**YOUR OBJECTIVE**
Reproduce the listing below verbatim, preserving every line in its original order.

········

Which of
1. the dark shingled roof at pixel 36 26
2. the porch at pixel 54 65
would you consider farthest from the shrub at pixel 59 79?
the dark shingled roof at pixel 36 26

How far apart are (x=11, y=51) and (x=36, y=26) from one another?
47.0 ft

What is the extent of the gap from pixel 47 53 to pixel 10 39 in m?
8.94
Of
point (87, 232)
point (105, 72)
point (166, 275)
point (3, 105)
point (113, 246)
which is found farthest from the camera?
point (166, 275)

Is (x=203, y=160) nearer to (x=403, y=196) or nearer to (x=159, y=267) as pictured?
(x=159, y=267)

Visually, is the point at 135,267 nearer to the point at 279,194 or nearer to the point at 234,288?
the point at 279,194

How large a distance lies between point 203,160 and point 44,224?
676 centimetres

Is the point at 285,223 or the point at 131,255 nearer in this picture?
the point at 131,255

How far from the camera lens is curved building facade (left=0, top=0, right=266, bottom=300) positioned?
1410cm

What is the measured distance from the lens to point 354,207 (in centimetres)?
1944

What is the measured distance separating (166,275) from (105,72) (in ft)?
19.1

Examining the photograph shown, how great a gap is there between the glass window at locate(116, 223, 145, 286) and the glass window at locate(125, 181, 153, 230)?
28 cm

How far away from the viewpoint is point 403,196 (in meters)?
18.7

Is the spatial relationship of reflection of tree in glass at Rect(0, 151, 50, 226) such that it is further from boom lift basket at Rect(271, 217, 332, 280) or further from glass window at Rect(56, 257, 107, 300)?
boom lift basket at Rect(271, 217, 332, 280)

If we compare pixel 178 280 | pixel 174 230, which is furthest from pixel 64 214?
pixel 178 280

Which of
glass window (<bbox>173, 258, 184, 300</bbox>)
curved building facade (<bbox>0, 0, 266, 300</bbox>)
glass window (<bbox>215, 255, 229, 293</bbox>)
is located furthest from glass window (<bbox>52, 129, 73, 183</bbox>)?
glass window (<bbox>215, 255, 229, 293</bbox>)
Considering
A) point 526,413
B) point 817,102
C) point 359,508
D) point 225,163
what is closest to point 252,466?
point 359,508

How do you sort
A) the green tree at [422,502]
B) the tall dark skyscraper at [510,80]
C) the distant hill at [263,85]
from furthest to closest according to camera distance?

········

**OUTPUT**
Which of
1. the dark shingled roof at pixel 36 26
2. the porch at pixel 54 65
would you consider farthest from the shrub at pixel 59 79?
the dark shingled roof at pixel 36 26

How far apart are (x=11, y=51) and (x=36, y=26) from one another?
47.0 ft

What is the extent of the gap from pixel 47 53 to pixel 10 39 in m?
8.94
Of
point (87, 232)
point (105, 72)
point (166, 275)
point (3, 105)
point (113, 246)
which is found farthest from the camera?
point (166, 275)

Is (x=203, y=160) nearer to (x=403, y=196) or nearer to (x=159, y=267) as pictured?
(x=159, y=267)

Visually, is the point at 135,267 nearer to the point at 279,194 or nearer to the point at 234,288?
the point at 279,194

How large a distance lies between point 203,160 and point 44,224?
676 centimetres

Is the point at 285,223 or the point at 131,255 nearer in this picture?
the point at 131,255

How far from the camera lens is curved building facade (left=0, top=0, right=266, bottom=300) positioned?
1410cm

What is the measured distance from the lens to point 354,207 (in centimetres)?
1944

What is the measured distance separating (166,275) from (105,72) (in ft)?
19.1

Examining the photograph shown, how great a gap is there between the glass window at locate(116, 223, 145, 286) and the glass window at locate(125, 181, 153, 230)?
28 cm

How far away from the viewpoint is point 403,196 (in meters)?
18.7

Is the spatial relationship of reflection of tree in glass at Rect(0, 151, 50, 226) such that it is further from boom lift basket at Rect(271, 217, 332, 280) or further from glass window at Rect(56, 257, 107, 300)?
boom lift basket at Rect(271, 217, 332, 280)

If we compare pixel 178 280 | pixel 174 230, which is furthest from pixel 64 214?
pixel 178 280

Which of
glass window (<bbox>173, 258, 184, 300</bbox>)
curved building facade (<bbox>0, 0, 266, 300</bbox>)
glass window (<bbox>215, 255, 229, 293</bbox>)
is located furthest from glass window (<bbox>52, 129, 73, 183</bbox>)?
glass window (<bbox>215, 255, 229, 293</bbox>)
Considering
A) point 526,413
B) point 817,102
C) point 359,508
D) point 225,163
what is closest to point 252,466?
point 359,508

How do you sort
A) the green tree at [422,502]
B) the tall dark skyscraper at [510,80]
C) the distant hill at [263,85]
from furthest to closest according to camera distance?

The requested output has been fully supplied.